Пламя свечи, выхватывало из темноты иконные лики святых. В этих всполохах света лики словно оживали. В их глазах он читал сострадание и любовь, и мог угадывать их мысли и беседовать с ними как с близкими и родными людьми, хотя все они давным-давно покинули грешную землю и перешли на небо. У Бога все живы, ибо Он есть не Бог мертвых, но живых…
Вот рыбак Симон, сын Ионин, призванный Христом в число двенадцати апостолов и за твердую веру и решительность прозванный «Петром», что значит «камень, скала». Там, ночью в Гефсиманском саду, где между старыми оливами также колебалось на ветру пламя факелов, Петр был единственный из апостолов, кто с оружием в руках встал на защиту Учителя и, обнажив меч, отсек ухо одному из слуг первосвященниковых, пришедших со стражей и римскими воинами арестовать Христа. Но Господь остановил его и добровольно предал Себя в руки убийц, выговорив свободу Своим ученикам.
Только Петр и самый младший из двенадцати, Иоанн, не побоялись пройти вслед за арестованным Учителем во двор первосвященника Каиафы. Но там, узнанный служителями, Петр вдруг испугался за свою жизнь и несколько раз подряд отрекся от любимого Учителя, сказав обличителям, что «не знает Сего Человека». И только когда запел петух, Петр вспомнил слово, перед тем сказанное ему Иисусом: «прежде нежели, пропоет петух, трижды отречешься от Меня», и зарыдал. Потом, уже после того как воскресший Спаситель простил Своего ученика и восстановил в апостольстве, каждое утро при пении петухов Петр горько плакал, вспоминая свое тогдашнее малодушие. Всю жизнь. Каждое утро… Так что глаза его всегда были красными от слез…

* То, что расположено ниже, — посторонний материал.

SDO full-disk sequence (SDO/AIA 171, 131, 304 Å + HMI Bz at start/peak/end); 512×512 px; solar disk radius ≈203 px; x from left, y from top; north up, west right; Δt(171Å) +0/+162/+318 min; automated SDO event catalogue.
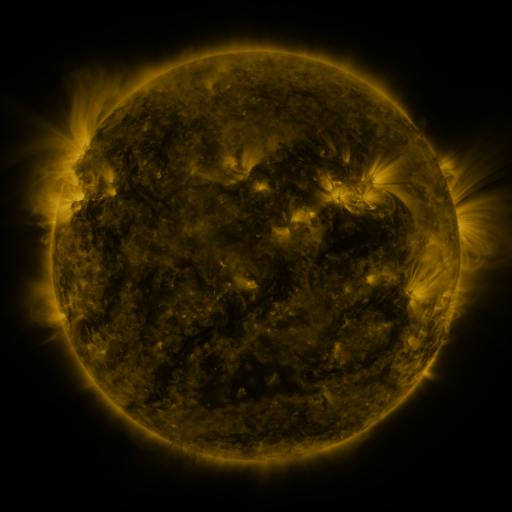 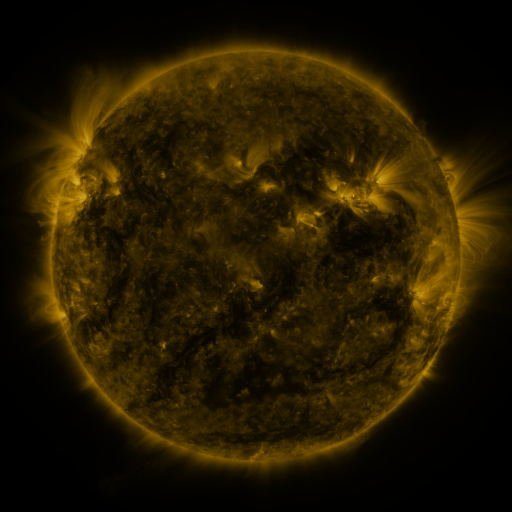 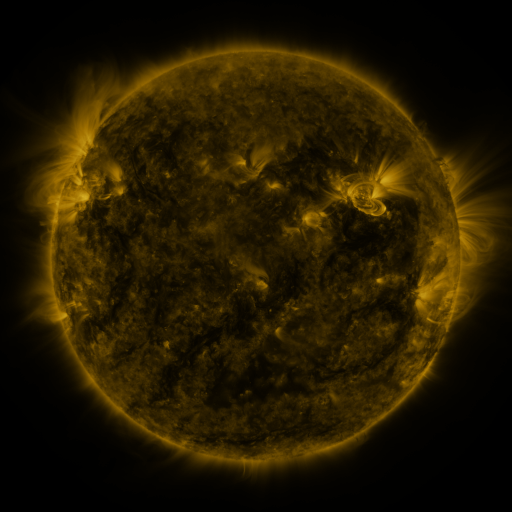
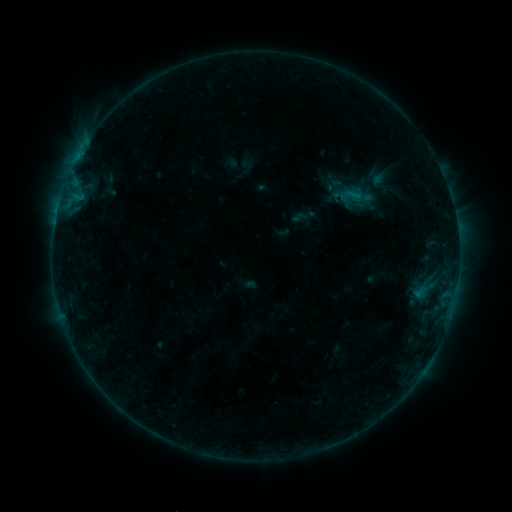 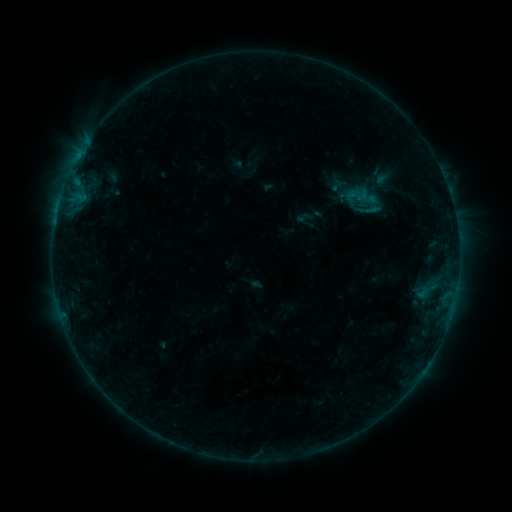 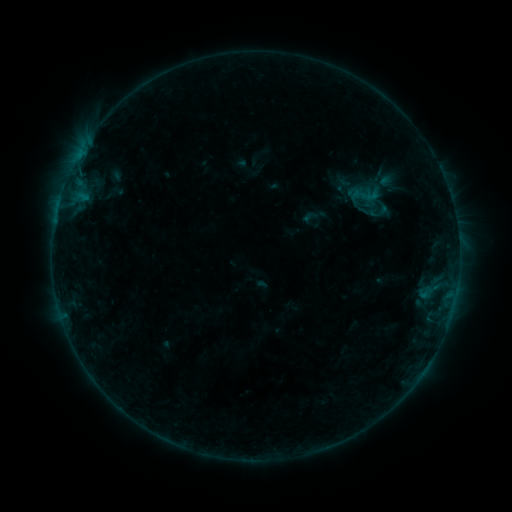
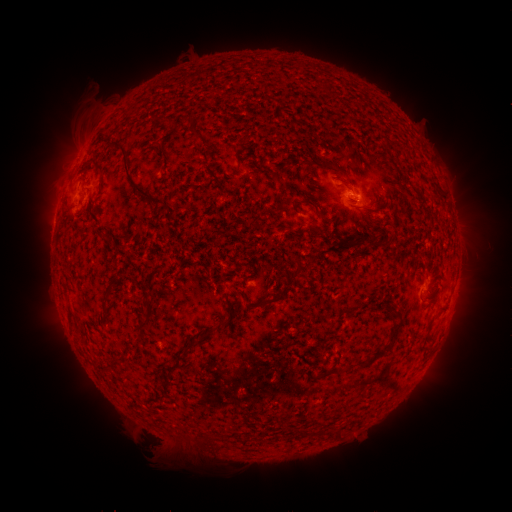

Свою верность Христу Петр засвидетельствовал в Риме во время жестоких гонений императора Нерона, делавшего из облитых смолой христиан живые факелы для освещения ночных улиц. Перед своей смертью, считая себя недостойным принять такую же казнь, что и его любимый Учитель, Петр просил мучителей распять его вниз головой, желая и в смерти преклонить свою главу Христу.